A fala de Pujol, acompanhada por manifestações dos comandantes da Marinha e da Força Aérea, foi um sinal necessário
Três dias antes do naufrágio eleitoral da jangada de Jair Bolsonaro, o comandante do Exército, general Edson Pujol, disse que a tropa não se mete na política e que a política não deve entrar nos quartéis. Essa coincidência só pode ser atribuída a uma interferência de Frei Orlando, o capelão franciscano do 11º Regimento de Infantaria que tomou um tiro na Itália em fevereiro de 1945, dias antes do ataque a Monte Castelo, e tornou-se patrono da assistência religiosa do Exército. Se Pujol tivesse dito o que disse quatro dias depois da eleição de domingo, a leitura seria toda outra.
Em dois anos de governo, Bolsonaro levou as Forças Armadas do paraíso ao purgatório. Décadas de distanciamento e relativo silêncio foram substituídas por militâncias desconexas em torno de um presidente errático, nepotista, com um pé na superstição. Laboratórios do Exército receberam ordem para fabricar cloroquina. Felizmente, o capitão desistiu da promessa de visitar, nos Estados Unidos, a empresa de militares aposentados que pesquisava a transmissão de energia elétrica sem fio. Para quem acredita em lendas da floresta, essa mágica teria impedido o apagão do Amapá.
A fala de Pujol, acompanhada por manifestações dos comandantes da Marinha e da Força Aérea, foi um sinal necessário, cuja eficácia dependerá do prosseguimento de um exercício diário de chefia e disciplina.
O vírus da atividade política entrou nas Forças Armadas, sobretudo no Exército, durante o governo de Michel Temer e o comando do general Eduardo Villas Bôas. Naqueles dois anos tumultuados, ele teve mais protagonismo público que seu antecessor, Enzo Peri, em oito.

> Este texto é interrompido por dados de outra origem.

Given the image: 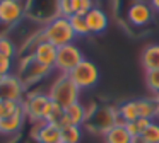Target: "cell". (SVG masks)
Here are the masks:
<instances>
[{
    "instance_id": "cell-1",
    "label": "cell",
    "mask_w": 159,
    "mask_h": 143,
    "mask_svg": "<svg viewBox=\"0 0 159 143\" xmlns=\"http://www.w3.org/2000/svg\"><path fill=\"white\" fill-rule=\"evenodd\" d=\"M39 39L48 41V43L55 44L57 48L70 44L75 39V32H74L72 26H70L69 17L58 15L57 19L45 24L41 27V31H39Z\"/></svg>"
},
{
    "instance_id": "cell-2",
    "label": "cell",
    "mask_w": 159,
    "mask_h": 143,
    "mask_svg": "<svg viewBox=\"0 0 159 143\" xmlns=\"http://www.w3.org/2000/svg\"><path fill=\"white\" fill-rule=\"evenodd\" d=\"M79 94H80V89L65 73H60L58 78L53 80V84L50 85V90H48L50 101L57 102L63 109L69 107L74 102H79Z\"/></svg>"
},
{
    "instance_id": "cell-3",
    "label": "cell",
    "mask_w": 159,
    "mask_h": 143,
    "mask_svg": "<svg viewBox=\"0 0 159 143\" xmlns=\"http://www.w3.org/2000/svg\"><path fill=\"white\" fill-rule=\"evenodd\" d=\"M60 0H28L26 3V15L41 24H48L50 20L60 15L58 10Z\"/></svg>"
},
{
    "instance_id": "cell-4",
    "label": "cell",
    "mask_w": 159,
    "mask_h": 143,
    "mask_svg": "<svg viewBox=\"0 0 159 143\" xmlns=\"http://www.w3.org/2000/svg\"><path fill=\"white\" fill-rule=\"evenodd\" d=\"M120 121L118 118V109H115L113 106H101L96 109L91 118H87V128L91 131L98 133V135H104L111 126H115Z\"/></svg>"
},
{
    "instance_id": "cell-5",
    "label": "cell",
    "mask_w": 159,
    "mask_h": 143,
    "mask_svg": "<svg viewBox=\"0 0 159 143\" xmlns=\"http://www.w3.org/2000/svg\"><path fill=\"white\" fill-rule=\"evenodd\" d=\"M50 73H52V68L41 65L39 61H36L31 54V56L26 58L24 61H21L17 77H19V80L22 82V85L28 89L29 85H33V84H36V82H39L41 78L48 77Z\"/></svg>"
},
{
    "instance_id": "cell-6",
    "label": "cell",
    "mask_w": 159,
    "mask_h": 143,
    "mask_svg": "<svg viewBox=\"0 0 159 143\" xmlns=\"http://www.w3.org/2000/svg\"><path fill=\"white\" fill-rule=\"evenodd\" d=\"M69 77L72 78L74 84L82 90V89H91L98 84V80H99V70H98V67L91 60H86V58H84V60L69 73Z\"/></svg>"
},
{
    "instance_id": "cell-7",
    "label": "cell",
    "mask_w": 159,
    "mask_h": 143,
    "mask_svg": "<svg viewBox=\"0 0 159 143\" xmlns=\"http://www.w3.org/2000/svg\"><path fill=\"white\" fill-rule=\"evenodd\" d=\"M84 60V54L79 48L74 43L65 44V46L58 48V53H57V61H55V68L58 73H65L69 75L80 61Z\"/></svg>"
},
{
    "instance_id": "cell-8",
    "label": "cell",
    "mask_w": 159,
    "mask_h": 143,
    "mask_svg": "<svg viewBox=\"0 0 159 143\" xmlns=\"http://www.w3.org/2000/svg\"><path fill=\"white\" fill-rule=\"evenodd\" d=\"M50 97L48 94L43 92H36V94H28L26 99L22 101V109H24V116L29 121L34 123L43 121V114H45V107L48 106Z\"/></svg>"
},
{
    "instance_id": "cell-9",
    "label": "cell",
    "mask_w": 159,
    "mask_h": 143,
    "mask_svg": "<svg viewBox=\"0 0 159 143\" xmlns=\"http://www.w3.org/2000/svg\"><path fill=\"white\" fill-rule=\"evenodd\" d=\"M31 138H34L38 143H62V128L46 121L34 123L31 129Z\"/></svg>"
},
{
    "instance_id": "cell-10",
    "label": "cell",
    "mask_w": 159,
    "mask_h": 143,
    "mask_svg": "<svg viewBox=\"0 0 159 143\" xmlns=\"http://www.w3.org/2000/svg\"><path fill=\"white\" fill-rule=\"evenodd\" d=\"M26 15V7L21 0H0V24L14 26Z\"/></svg>"
},
{
    "instance_id": "cell-11",
    "label": "cell",
    "mask_w": 159,
    "mask_h": 143,
    "mask_svg": "<svg viewBox=\"0 0 159 143\" xmlns=\"http://www.w3.org/2000/svg\"><path fill=\"white\" fill-rule=\"evenodd\" d=\"M26 87L22 85V82L19 80L17 75L9 73L0 77V99L5 101H21L24 95Z\"/></svg>"
},
{
    "instance_id": "cell-12",
    "label": "cell",
    "mask_w": 159,
    "mask_h": 143,
    "mask_svg": "<svg viewBox=\"0 0 159 143\" xmlns=\"http://www.w3.org/2000/svg\"><path fill=\"white\" fill-rule=\"evenodd\" d=\"M57 53H58V48H57L55 44L39 39V36H38V39H36V46H34V50H33L31 54H33V58H34L36 61H39L41 65L50 67V68H55Z\"/></svg>"
},
{
    "instance_id": "cell-13",
    "label": "cell",
    "mask_w": 159,
    "mask_h": 143,
    "mask_svg": "<svg viewBox=\"0 0 159 143\" xmlns=\"http://www.w3.org/2000/svg\"><path fill=\"white\" fill-rule=\"evenodd\" d=\"M127 17H128V22L137 27L147 26L152 20V7L145 2H135L128 7Z\"/></svg>"
},
{
    "instance_id": "cell-14",
    "label": "cell",
    "mask_w": 159,
    "mask_h": 143,
    "mask_svg": "<svg viewBox=\"0 0 159 143\" xmlns=\"http://www.w3.org/2000/svg\"><path fill=\"white\" fill-rule=\"evenodd\" d=\"M87 121V111L80 102H74L69 107L63 109V118L60 123V128L67 124H75V126H82Z\"/></svg>"
},
{
    "instance_id": "cell-15",
    "label": "cell",
    "mask_w": 159,
    "mask_h": 143,
    "mask_svg": "<svg viewBox=\"0 0 159 143\" xmlns=\"http://www.w3.org/2000/svg\"><path fill=\"white\" fill-rule=\"evenodd\" d=\"M86 22L91 34H101L108 27V14L99 7H93L86 14Z\"/></svg>"
},
{
    "instance_id": "cell-16",
    "label": "cell",
    "mask_w": 159,
    "mask_h": 143,
    "mask_svg": "<svg viewBox=\"0 0 159 143\" xmlns=\"http://www.w3.org/2000/svg\"><path fill=\"white\" fill-rule=\"evenodd\" d=\"M137 106H139V118L156 119L159 114V94H154L145 99H139Z\"/></svg>"
},
{
    "instance_id": "cell-17",
    "label": "cell",
    "mask_w": 159,
    "mask_h": 143,
    "mask_svg": "<svg viewBox=\"0 0 159 143\" xmlns=\"http://www.w3.org/2000/svg\"><path fill=\"white\" fill-rule=\"evenodd\" d=\"M104 141L106 143H134V138L127 131L123 123H116L104 133Z\"/></svg>"
},
{
    "instance_id": "cell-18",
    "label": "cell",
    "mask_w": 159,
    "mask_h": 143,
    "mask_svg": "<svg viewBox=\"0 0 159 143\" xmlns=\"http://www.w3.org/2000/svg\"><path fill=\"white\" fill-rule=\"evenodd\" d=\"M24 114H16L11 116V118H4L0 119V135H17L22 129V124H24Z\"/></svg>"
},
{
    "instance_id": "cell-19",
    "label": "cell",
    "mask_w": 159,
    "mask_h": 143,
    "mask_svg": "<svg viewBox=\"0 0 159 143\" xmlns=\"http://www.w3.org/2000/svg\"><path fill=\"white\" fill-rule=\"evenodd\" d=\"M142 67L145 72L159 68V44H147L142 51Z\"/></svg>"
},
{
    "instance_id": "cell-20",
    "label": "cell",
    "mask_w": 159,
    "mask_h": 143,
    "mask_svg": "<svg viewBox=\"0 0 159 143\" xmlns=\"http://www.w3.org/2000/svg\"><path fill=\"white\" fill-rule=\"evenodd\" d=\"M118 118L120 121L118 123H130V121H135L139 119V106H137V101H125L118 106Z\"/></svg>"
},
{
    "instance_id": "cell-21",
    "label": "cell",
    "mask_w": 159,
    "mask_h": 143,
    "mask_svg": "<svg viewBox=\"0 0 159 143\" xmlns=\"http://www.w3.org/2000/svg\"><path fill=\"white\" fill-rule=\"evenodd\" d=\"M16 114H24L22 109V101H5L0 99V119L11 118Z\"/></svg>"
},
{
    "instance_id": "cell-22",
    "label": "cell",
    "mask_w": 159,
    "mask_h": 143,
    "mask_svg": "<svg viewBox=\"0 0 159 143\" xmlns=\"http://www.w3.org/2000/svg\"><path fill=\"white\" fill-rule=\"evenodd\" d=\"M62 118H63V107L58 106L57 102L50 101L48 106L45 107V114H43V121L46 123H53V124H58L62 123Z\"/></svg>"
},
{
    "instance_id": "cell-23",
    "label": "cell",
    "mask_w": 159,
    "mask_h": 143,
    "mask_svg": "<svg viewBox=\"0 0 159 143\" xmlns=\"http://www.w3.org/2000/svg\"><path fill=\"white\" fill-rule=\"evenodd\" d=\"M80 138H82L80 126H75V124L62 126V141L63 143H79Z\"/></svg>"
},
{
    "instance_id": "cell-24",
    "label": "cell",
    "mask_w": 159,
    "mask_h": 143,
    "mask_svg": "<svg viewBox=\"0 0 159 143\" xmlns=\"http://www.w3.org/2000/svg\"><path fill=\"white\" fill-rule=\"evenodd\" d=\"M70 20V26H72L75 36H87L89 32V27H87V22H86V15H79V14H74V15L69 17Z\"/></svg>"
},
{
    "instance_id": "cell-25",
    "label": "cell",
    "mask_w": 159,
    "mask_h": 143,
    "mask_svg": "<svg viewBox=\"0 0 159 143\" xmlns=\"http://www.w3.org/2000/svg\"><path fill=\"white\" fill-rule=\"evenodd\" d=\"M140 140L144 143H159V123L152 121L151 124L145 128V131L142 133Z\"/></svg>"
},
{
    "instance_id": "cell-26",
    "label": "cell",
    "mask_w": 159,
    "mask_h": 143,
    "mask_svg": "<svg viewBox=\"0 0 159 143\" xmlns=\"http://www.w3.org/2000/svg\"><path fill=\"white\" fill-rule=\"evenodd\" d=\"M0 53L9 58H14L17 54V46L14 44L11 36H0Z\"/></svg>"
},
{
    "instance_id": "cell-27",
    "label": "cell",
    "mask_w": 159,
    "mask_h": 143,
    "mask_svg": "<svg viewBox=\"0 0 159 143\" xmlns=\"http://www.w3.org/2000/svg\"><path fill=\"white\" fill-rule=\"evenodd\" d=\"M145 85L152 94H159V68L145 72Z\"/></svg>"
},
{
    "instance_id": "cell-28",
    "label": "cell",
    "mask_w": 159,
    "mask_h": 143,
    "mask_svg": "<svg viewBox=\"0 0 159 143\" xmlns=\"http://www.w3.org/2000/svg\"><path fill=\"white\" fill-rule=\"evenodd\" d=\"M11 70H12V58H9V56L0 53V77L9 75Z\"/></svg>"
},
{
    "instance_id": "cell-29",
    "label": "cell",
    "mask_w": 159,
    "mask_h": 143,
    "mask_svg": "<svg viewBox=\"0 0 159 143\" xmlns=\"http://www.w3.org/2000/svg\"><path fill=\"white\" fill-rule=\"evenodd\" d=\"M135 123H137V126H139V129H140V133H144V131H145V128H147V126L152 123V119H147V118H139V119H135Z\"/></svg>"
},
{
    "instance_id": "cell-30",
    "label": "cell",
    "mask_w": 159,
    "mask_h": 143,
    "mask_svg": "<svg viewBox=\"0 0 159 143\" xmlns=\"http://www.w3.org/2000/svg\"><path fill=\"white\" fill-rule=\"evenodd\" d=\"M147 3L152 7V10H156V12H159V0H149Z\"/></svg>"
},
{
    "instance_id": "cell-31",
    "label": "cell",
    "mask_w": 159,
    "mask_h": 143,
    "mask_svg": "<svg viewBox=\"0 0 159 143\" xmlns=\"http://www.w3.org/2000/svg\"><path fill=\"white\" fill-rule=\"evenodd\" d=\"M157 118H159V114H157Z\"/></svg>"
},
{
    "instance_id": "cell-32",
    "label": "cell",
    "mask_w": 159,
    "mask_h": 143,
    "mask_svg": "<svg viewBox=\"0 0 159 143\" xmlns=\"http://www.w3.org/2000/svg\"><path fill=\"white\" fill-rule=\"evenodd\" d=\"M62 143H63V141H62Z\"/></svg>"
}]
</instances>
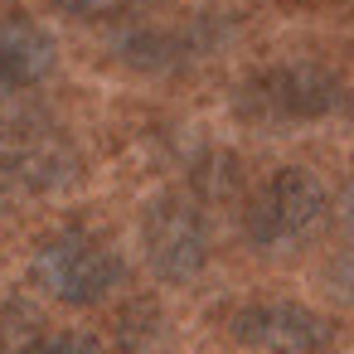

Pujol teve o apoio do vice-presidente Hamilton Mourão. Bom sinal, vindo dele. Em 2015, Mourão perdeu o importante comando do Sul e foi mandado por Enzo Peri para a mesa da Diretoria de Finanças porque se meteu em política. Em 2017, quando reincidiu, foi poupado por Villas Bôas. Mourão destacou-se defendendo ou justificando extravagâncias. Associando-se ao deputado Jair Bolsonaro, ele e 57 milhões de eleitores aderiram a uma candidatura que prometia muitas coisas, sobretudo tirar o PT do palácio. Conseguiu-se, mas o cotidiano produziu um governo que expeliu o juiz Sergio Moro e incorporou negacionismos na saúde pública, no meio ambiente e nas relações internacionais.
Um oficial que ralou nas escolas militares pode apoiar um governo porque não gosta de seus adversários, ou mesmo porque algum amigo ou parente conseguiu um cargo público. Mais difícil é acertar o passo chamando pandemia de “gripezinha” e combatendo a vacinação obrigatória.
Andar para a esquerda é uma coisa, andar para trás, bem outra. A primeira tentativa de imposição da vacina obrigatória contra a varíola foi instituída em 1846, ao tempo de D. Pedro II. Artigo 29 do decreto de 17 de agosto: “Todas as pessoas residentes no Império serão obrigadas a vacinar-se, qualquer que seja a sua idade, sexo, estado, e condição”.
Para azar de quem não se vacinou, o decreto não colou, e 25 anos depois a varíola matou 1.200 pessoas no Rio.
Em 1906, dois anos depois da Revolta da Vacina e da inflexibilidade do presidente Rodrigues Alves e do doutor Oswaldo Cruz, morreram nove.